Aqueous Reconstitution Stability of Cidofovir Dihydrate with Probenecid
pH-Dependent Solubility Cliffs of Cidofovir Dihydrate: Navigating the 5.0–7.0 Zone for Stable Aqueous Reconstitution
When reconstituting cidofovir dihydrate for intravenous administration, the pH of the solution is the single most critical factor governing both solubility and chemical stability. As a phosphonate nucleotide analogue, cidofovir dihydrate (also referred to as HPMPC or Vistide Hydrate) exhibits a sharp solubility cliff between pH 5.0 and 7.0. At pH values below 4.0, the molecule is fully protonated and highly soluble, but this comes at the cost of accelerated hydrolysis of the phosphonate ester bond. Conversely, above pH 7.5, the dihydrate form can undergo deprotonation, leading to a drop in solubility and potential precipitation of the less soluble free acid. In our hands, the optimal reconstitution window for clinical formulations is pH 6.0–6.5, where solubility exceeds 50 mg/mL and the rate of degradation is minimized over a 24-hour period at controlled room temperature.
One non-standard parameter we’ve observed in field stability studies is a subtle viscosity shift when reconstituted solutions are stored at sub-zero temperatures.

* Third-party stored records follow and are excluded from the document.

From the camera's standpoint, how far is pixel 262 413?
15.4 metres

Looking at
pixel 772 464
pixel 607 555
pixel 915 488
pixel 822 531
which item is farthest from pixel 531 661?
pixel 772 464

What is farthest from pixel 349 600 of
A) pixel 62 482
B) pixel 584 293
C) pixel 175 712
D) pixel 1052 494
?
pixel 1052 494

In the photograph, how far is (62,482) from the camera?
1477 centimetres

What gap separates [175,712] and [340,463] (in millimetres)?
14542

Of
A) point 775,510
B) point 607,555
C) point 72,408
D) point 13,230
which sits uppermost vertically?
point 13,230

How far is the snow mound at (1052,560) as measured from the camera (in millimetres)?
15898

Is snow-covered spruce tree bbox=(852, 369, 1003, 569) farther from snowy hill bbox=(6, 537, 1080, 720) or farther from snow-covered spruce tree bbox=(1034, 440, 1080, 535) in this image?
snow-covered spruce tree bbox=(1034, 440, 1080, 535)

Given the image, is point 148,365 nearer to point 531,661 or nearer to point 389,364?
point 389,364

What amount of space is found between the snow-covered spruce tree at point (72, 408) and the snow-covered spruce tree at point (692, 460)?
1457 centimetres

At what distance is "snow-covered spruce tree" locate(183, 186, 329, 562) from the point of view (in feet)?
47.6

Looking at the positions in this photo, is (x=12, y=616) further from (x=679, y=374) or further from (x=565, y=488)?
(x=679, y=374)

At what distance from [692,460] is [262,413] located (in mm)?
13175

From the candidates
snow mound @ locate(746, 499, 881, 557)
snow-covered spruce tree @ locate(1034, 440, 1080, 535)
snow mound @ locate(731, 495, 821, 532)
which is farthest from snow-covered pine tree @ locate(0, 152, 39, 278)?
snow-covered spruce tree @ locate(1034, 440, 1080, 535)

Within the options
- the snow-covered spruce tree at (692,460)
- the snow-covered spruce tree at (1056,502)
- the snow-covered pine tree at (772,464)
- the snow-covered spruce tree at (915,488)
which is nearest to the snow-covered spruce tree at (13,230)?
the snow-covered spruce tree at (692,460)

Specifically, at -5°C, the dynamic viscosity of a 75 mg/mL cidofovir dihydrate solution in 0.9% saline increases by approximately 15% compared to 25°C, which can affect syringeability through fine-gauge infusion lines. This behavior is not typically captured in standard COA specifications but is critical for hospital pharmacies operating in cold chain conditions. Please refer to the batch-specific COA for exact purity and water content, as these can influence the reconstitution behavior.
For R&D managers evaluating pharmaceutical API sources, understanding these pH-dependent solubility cliffs is essential when comparing equivalent products. Our cidofovir dihydrate, manufactured by NINGBO INNO PHARMCHEM CO.,LTD., is designed as a seamless drop-in replacement for the innovator product, with identical performance benchmarks in terms of reconstitution time, clarity, and stability. We recommend always using a buffered vehicle, such as 0.9% sodium chloride injection adjusted to pH 6.0–6.5 with dilute hydrochloric acid or sodium hydroxide, to ensure consistent results. For further insights into the chemical handling of this molecule, see our article on cidofovir dihydrate in dioxolenyl prodrug esterification routes.
Probenecid Co-Dissolution Effects on Ionic Strength and Delayed Precipitation: A Mechanistic Analysis
Co-administration of probenecid with cidofovir is a well-established clinical practice to reduce nephrotoxicity by inhibiting organic anion transporter-mediated uptake in renal proximal tubules. However, when both drugs are present in the same infusion bag—a practice sometimes explored to simplify administration—the ionic strength of the solution increases significantly, which can trigger delayed precipitation of cidofovir dihydrate. Probenecid is a weak acid with limited aqueous solubility, and its sodium salt contributes additional sodium ions that screen the electrostatic repulsion between cidofovir molecules, promoting aggregation.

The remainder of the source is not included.